Un altro paesaggio surreale. Ma esiste veramente e poterlo visitare almeno una volta nella vita è un grande privilegio, soprattutto all’alba quando il sole sorge sulla vegetazione e sui templi dell’antica capitale della Birmania.

Il deserto dell’ovest degli Stati Uniti riserva spettacolari albe rosse e tramonti indimenticabili. Se non si sceglie la Monument Valley, l’altra grande opzione è alzarsi presto per non perdersi i primi raggi del sole. Bisogna prendere posto sui monti Hopi, Maricopa, Mather o, verso sud, South Rim.

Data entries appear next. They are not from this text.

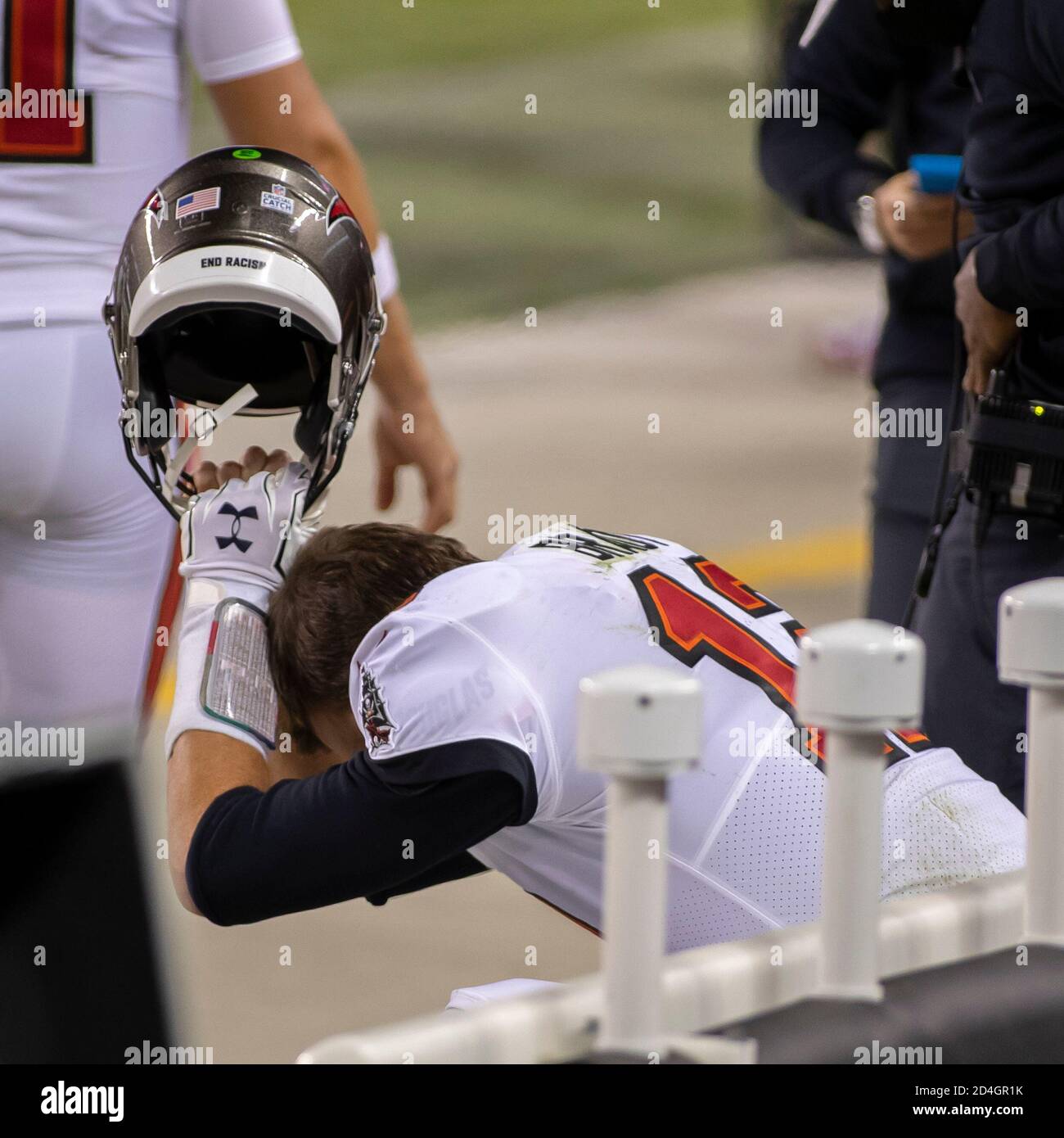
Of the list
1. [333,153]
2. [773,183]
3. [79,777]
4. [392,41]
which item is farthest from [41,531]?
[392,41]

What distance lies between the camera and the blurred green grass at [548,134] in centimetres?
1080

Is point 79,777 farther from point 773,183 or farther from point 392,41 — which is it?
point 392,41

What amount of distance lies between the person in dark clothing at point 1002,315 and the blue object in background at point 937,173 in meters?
0.18

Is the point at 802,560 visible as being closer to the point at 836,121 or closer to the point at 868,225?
the point at 836,121

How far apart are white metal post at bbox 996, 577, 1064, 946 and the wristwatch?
1367 mm

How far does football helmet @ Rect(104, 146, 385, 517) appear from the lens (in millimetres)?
1485

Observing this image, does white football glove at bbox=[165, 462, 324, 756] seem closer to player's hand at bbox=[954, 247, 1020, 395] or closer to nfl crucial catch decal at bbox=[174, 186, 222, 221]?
nfl crucial catch decal at bbox=[174, 186, 222, 221]

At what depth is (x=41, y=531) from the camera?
1.68 m

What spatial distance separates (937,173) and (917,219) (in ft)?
0.21

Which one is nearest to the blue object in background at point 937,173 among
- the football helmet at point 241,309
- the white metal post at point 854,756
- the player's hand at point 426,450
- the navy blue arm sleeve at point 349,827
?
the player's hand at point 426,450

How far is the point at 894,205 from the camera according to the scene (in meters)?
2.18

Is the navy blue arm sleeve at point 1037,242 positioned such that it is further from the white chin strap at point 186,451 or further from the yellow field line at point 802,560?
the yellow field line at point 802,560
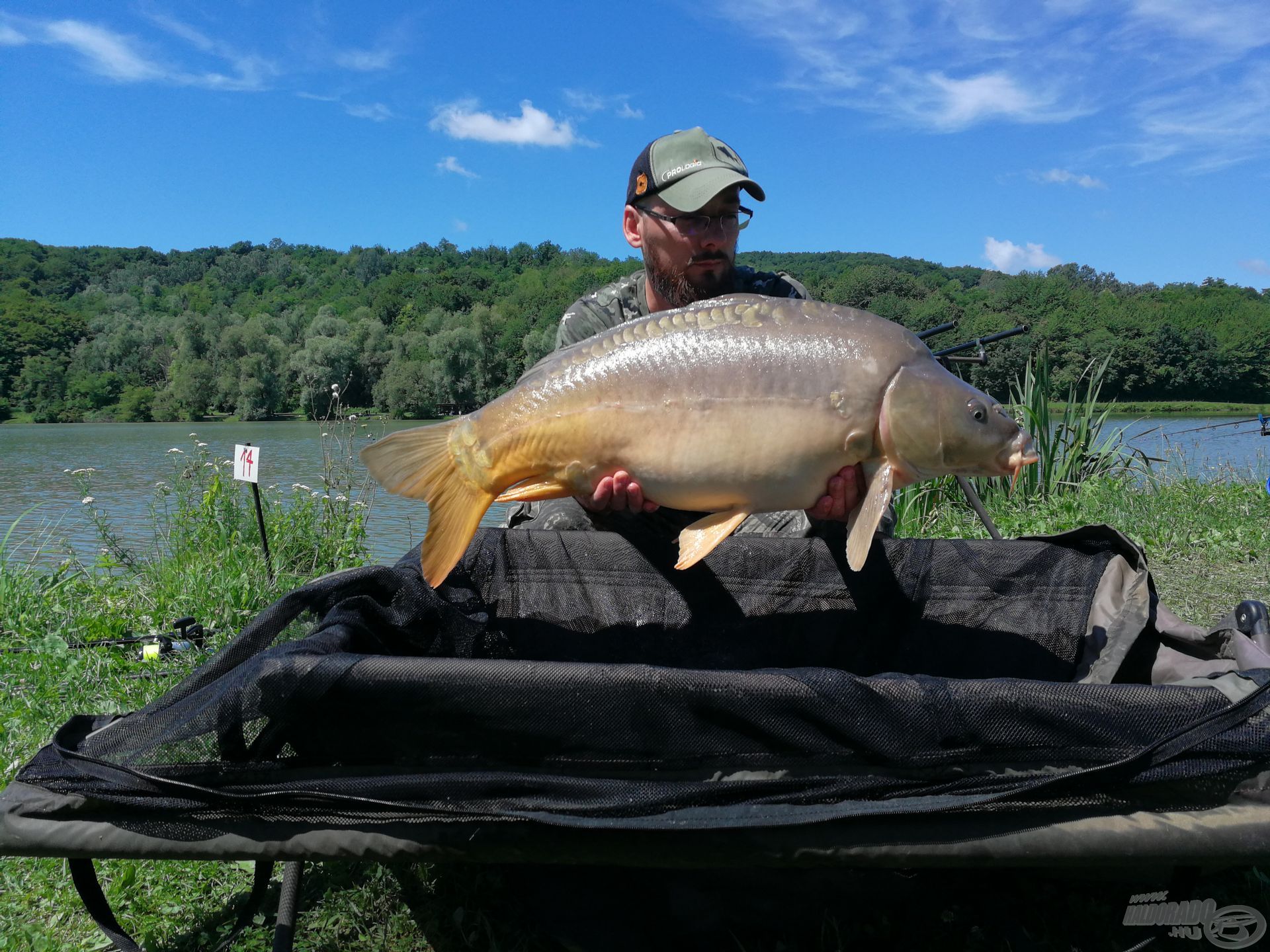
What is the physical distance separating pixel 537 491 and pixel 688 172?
842 millimetres

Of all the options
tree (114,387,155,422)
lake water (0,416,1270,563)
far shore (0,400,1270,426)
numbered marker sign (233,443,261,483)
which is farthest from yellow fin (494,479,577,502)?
tree (114,387,155,422)

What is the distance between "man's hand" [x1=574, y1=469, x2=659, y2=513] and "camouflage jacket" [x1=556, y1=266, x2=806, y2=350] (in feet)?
2.84

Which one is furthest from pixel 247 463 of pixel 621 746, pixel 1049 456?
pixel 1049 456

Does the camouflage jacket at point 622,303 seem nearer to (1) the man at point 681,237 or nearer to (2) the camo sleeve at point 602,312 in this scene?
(2) the camo sleeve at point 602,312

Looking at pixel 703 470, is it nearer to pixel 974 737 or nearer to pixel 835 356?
pixel 835 356

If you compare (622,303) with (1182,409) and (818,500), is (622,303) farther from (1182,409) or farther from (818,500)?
(1182,409)

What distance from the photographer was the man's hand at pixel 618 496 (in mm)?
1396

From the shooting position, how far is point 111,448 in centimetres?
1137

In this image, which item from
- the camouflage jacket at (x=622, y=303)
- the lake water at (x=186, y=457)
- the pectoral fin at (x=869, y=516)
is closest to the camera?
the pectoral fin at (x=869, y=516)

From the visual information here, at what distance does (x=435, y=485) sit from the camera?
1362mm

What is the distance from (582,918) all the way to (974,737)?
49cm

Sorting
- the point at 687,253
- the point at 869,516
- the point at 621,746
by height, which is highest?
the point at 687,253

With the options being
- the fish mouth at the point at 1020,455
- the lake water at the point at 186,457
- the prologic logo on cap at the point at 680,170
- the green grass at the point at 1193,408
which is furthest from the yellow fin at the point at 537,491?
the green grass at the point at 1193,408

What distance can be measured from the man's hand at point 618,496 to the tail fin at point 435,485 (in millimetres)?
171
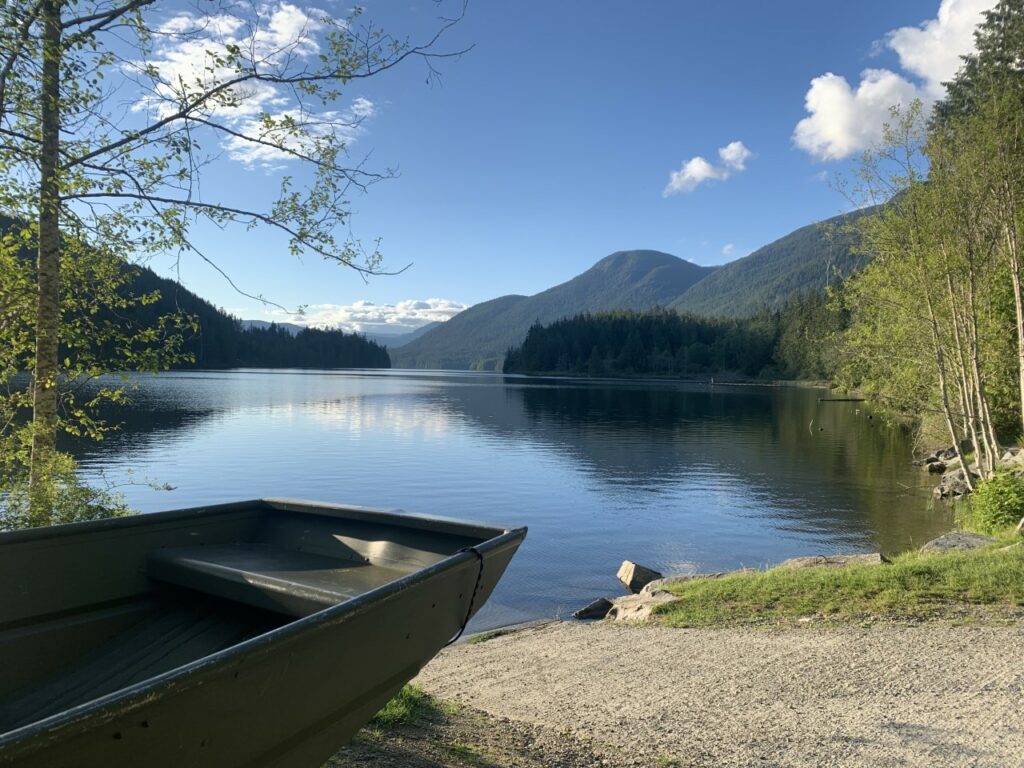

Le montagne Gialle sono Patrimonio dell’Umanità e si tratta di un luogo dal quale è possibile ammirare un paesaggio mozzafiato. Questa successione di granito e conifere ha ispirato James Cameron durante la creazione dei monti Aleluya di Avatar.

L’Africa si tinge di rosso. La savana si accende poco a poco. È un momento magico per ammirare tutti i colori del Parco Nazionale Masai Mara.

Alzarsi presto per ammirare l’alba del mondo. Con il carico mistico che impregna in pieno questo paese, queste due rocce, unite per l’eternità non potevano essere da meno. Le rocce arrivano fino al mare, di fronte a Funami e sono considerate sacre. In estate il sole sorge esattamente al centro delle due conformazioni.

Ancora l’Africa, alle prime luci del giorno. Dove il fiume Okavango si perde nella pianura, alle porte del deserto del Kalahari, ogni giorno c’è un appuntamento con i leoni nuotatori che vanno a cacia. In ogni caso, si tratta sempre di uno spettacolo riservato.

Uno dei paesaggi più rilevanti della storia delle religioni è tutt’ora meta di pellegrini per la sua forza spirituale e, indubbiamente, per il paesaggio che stupisce chiunque.

Se c’è un luogo al monde in cui il sole è venerato, è senza dubbio questo monumento megalitico in cui la gente si riunisce per cercare di ricongiungersi con antichi riti ancestrali.

Quello che è noto come ‘l’ombelico del mondo’ è una rocca immensa, la Ayers Rock, situata nel cuore del Parco Nazionale Uluru Kata Tjut e che stupisce al tramonto e all’alba con uno spettacolo da cartolina. Si tratta di una formazione sacra per le tribù aborigene locali.